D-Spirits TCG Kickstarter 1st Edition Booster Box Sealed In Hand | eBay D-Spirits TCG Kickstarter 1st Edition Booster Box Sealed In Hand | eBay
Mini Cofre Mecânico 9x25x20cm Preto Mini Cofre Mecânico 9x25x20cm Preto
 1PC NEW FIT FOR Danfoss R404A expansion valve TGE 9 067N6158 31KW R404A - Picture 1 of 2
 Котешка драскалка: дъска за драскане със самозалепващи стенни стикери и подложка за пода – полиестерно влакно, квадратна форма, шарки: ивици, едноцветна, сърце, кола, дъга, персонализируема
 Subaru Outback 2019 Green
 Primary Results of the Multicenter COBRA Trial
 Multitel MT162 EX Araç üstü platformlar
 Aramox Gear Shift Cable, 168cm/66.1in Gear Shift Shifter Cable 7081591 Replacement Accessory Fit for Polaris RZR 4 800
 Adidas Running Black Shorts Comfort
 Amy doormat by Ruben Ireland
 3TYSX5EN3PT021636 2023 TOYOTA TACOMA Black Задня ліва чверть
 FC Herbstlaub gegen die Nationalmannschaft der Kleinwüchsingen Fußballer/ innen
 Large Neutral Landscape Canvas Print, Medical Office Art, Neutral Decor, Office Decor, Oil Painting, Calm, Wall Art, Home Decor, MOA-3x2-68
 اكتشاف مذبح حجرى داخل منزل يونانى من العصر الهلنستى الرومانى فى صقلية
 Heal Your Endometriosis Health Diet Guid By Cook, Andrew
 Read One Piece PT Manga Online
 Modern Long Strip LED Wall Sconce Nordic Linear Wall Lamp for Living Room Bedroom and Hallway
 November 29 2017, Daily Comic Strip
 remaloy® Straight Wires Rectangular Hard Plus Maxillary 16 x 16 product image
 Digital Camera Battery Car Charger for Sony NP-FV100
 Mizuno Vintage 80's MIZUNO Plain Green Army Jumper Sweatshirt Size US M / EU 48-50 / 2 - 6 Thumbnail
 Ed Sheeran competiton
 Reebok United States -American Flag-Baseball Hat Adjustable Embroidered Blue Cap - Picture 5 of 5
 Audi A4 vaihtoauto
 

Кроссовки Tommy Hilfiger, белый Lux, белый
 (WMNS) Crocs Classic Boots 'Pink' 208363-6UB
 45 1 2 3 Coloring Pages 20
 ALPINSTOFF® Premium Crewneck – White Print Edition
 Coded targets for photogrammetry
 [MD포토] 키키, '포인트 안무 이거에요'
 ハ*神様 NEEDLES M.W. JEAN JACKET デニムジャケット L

§

Exercise details: From the material above, determine how many lines hold the string "Black"; give the number without comment.

Result for this exercise: 2